Texte d'étude >>
Sara (prénom modifié) et six collègues marocaines ont déposé plainte en juin contre l’homme d’affaires et plusieurs de ses collaborateurs visés par une vaste enquête de harcèlement sexuel au Maroc. Une nouvelle audition est prévue jeudi devant un juge d’instruction marocain au cours de laquelle une confrontation est prévue entre des suspects et des plaignantes.
Âgé de 75 ans, l’homme d’affaires, une des grandes fortunes de France, a été mis en examen et incarcéré le 21 mai à Paris avec cinq autres personnes dans une autre affaire.
Pour Sara, 28 ans, c’est à l’été 2018 que le “cauchemar” a commencé. “Quand il (Jacques Bouthier) venait au Maroc, il passait toujours dire bonjour à l’ensemble des salariés”, se remémore Sara, ex-agente commerciale à Euro Assurance, filiale d’Assu 2000 implantée à Tanger. “Ce jour-là, je portais une combinaison short. Il me serre la main, regarde avec insistance mes cuisses puis il me dit que j’ai l’air de sortir d’une boîte de nuit et que ça lui plaît.”

(Données recueillies)

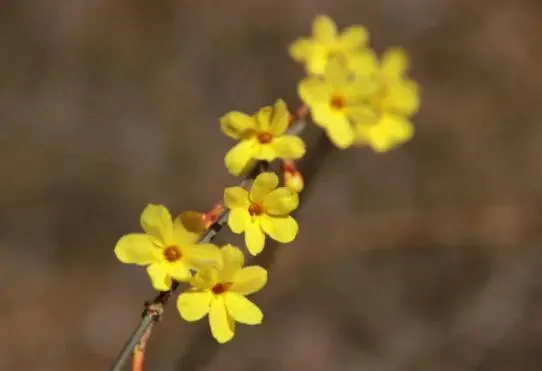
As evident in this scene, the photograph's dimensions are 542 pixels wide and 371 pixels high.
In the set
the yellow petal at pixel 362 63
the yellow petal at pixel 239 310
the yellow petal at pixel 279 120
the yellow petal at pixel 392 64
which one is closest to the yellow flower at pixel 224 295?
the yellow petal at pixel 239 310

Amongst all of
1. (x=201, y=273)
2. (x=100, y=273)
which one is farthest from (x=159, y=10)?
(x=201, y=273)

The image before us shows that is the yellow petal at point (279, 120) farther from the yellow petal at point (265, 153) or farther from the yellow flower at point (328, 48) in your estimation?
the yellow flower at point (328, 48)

* * *

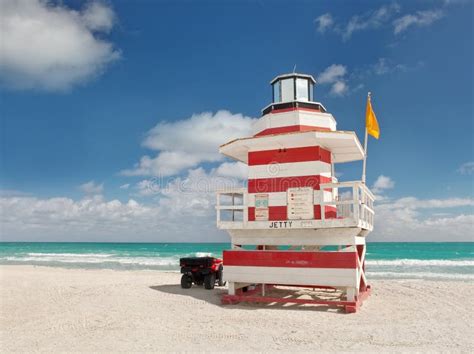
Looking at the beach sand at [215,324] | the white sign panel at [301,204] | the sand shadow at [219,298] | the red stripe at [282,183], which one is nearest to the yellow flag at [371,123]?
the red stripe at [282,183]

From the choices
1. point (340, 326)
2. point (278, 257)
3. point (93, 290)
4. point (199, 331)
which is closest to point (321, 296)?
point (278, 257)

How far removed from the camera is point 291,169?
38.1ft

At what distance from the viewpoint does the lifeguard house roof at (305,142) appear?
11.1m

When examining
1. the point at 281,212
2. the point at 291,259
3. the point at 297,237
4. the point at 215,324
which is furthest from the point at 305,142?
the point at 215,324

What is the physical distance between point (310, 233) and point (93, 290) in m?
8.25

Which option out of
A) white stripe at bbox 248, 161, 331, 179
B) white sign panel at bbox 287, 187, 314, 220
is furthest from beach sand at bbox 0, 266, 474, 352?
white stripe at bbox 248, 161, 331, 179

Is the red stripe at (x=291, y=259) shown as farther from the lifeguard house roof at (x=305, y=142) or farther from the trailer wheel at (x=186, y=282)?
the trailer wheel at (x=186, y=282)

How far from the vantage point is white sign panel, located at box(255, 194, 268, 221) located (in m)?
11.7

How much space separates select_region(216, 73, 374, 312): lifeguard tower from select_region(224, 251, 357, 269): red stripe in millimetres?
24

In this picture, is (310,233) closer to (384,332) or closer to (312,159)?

Consigne >> Recopiez intégralement le texte d'étude sur la plainte pour harcèlement sexuel déposée au Maroc, sans en modifier un seul mot.

Réponse produite >>
Sara (prénom modifié) et six collègues marocaines ont déposé plainte en juin contre l’homme d’affaires et plusieurs de ses collaborateurs visés par une vaste enquête de harcèlement sexuel au Maroc. Une nouvelle audition est prévue jeudi devant un juge d’instruction marocain au cours de laquelle une confrontation est prévue entre des suspects et des plaignantes.
Âgé de 75 ans, l’homme d’affaires, une des grandes fortunes de France, a été mis en examen et incarcéré le 21 mai à Paris avec cinq autres personnes dans une autre affaire.
Pour Sara, 28 ans, c’est à l’été 2018 que le “cauchemar” a commencé. “Quand il (Jacques Bouthier) venait au Maroc, il passait toujours dire bonjour à l’ensemble des salariés”, se remémore Sara, ex-agente commerciale à Euro Assurance, filiale d’Assu 2000 implantée à Tanger. “Ce jour-là, je portais une combinaison short. Il me serre la main, regarde avec insistance mes cuisses puis il me dit que j’ai l’air de sortir d’une boîte de nuit et que ça lui plaît.”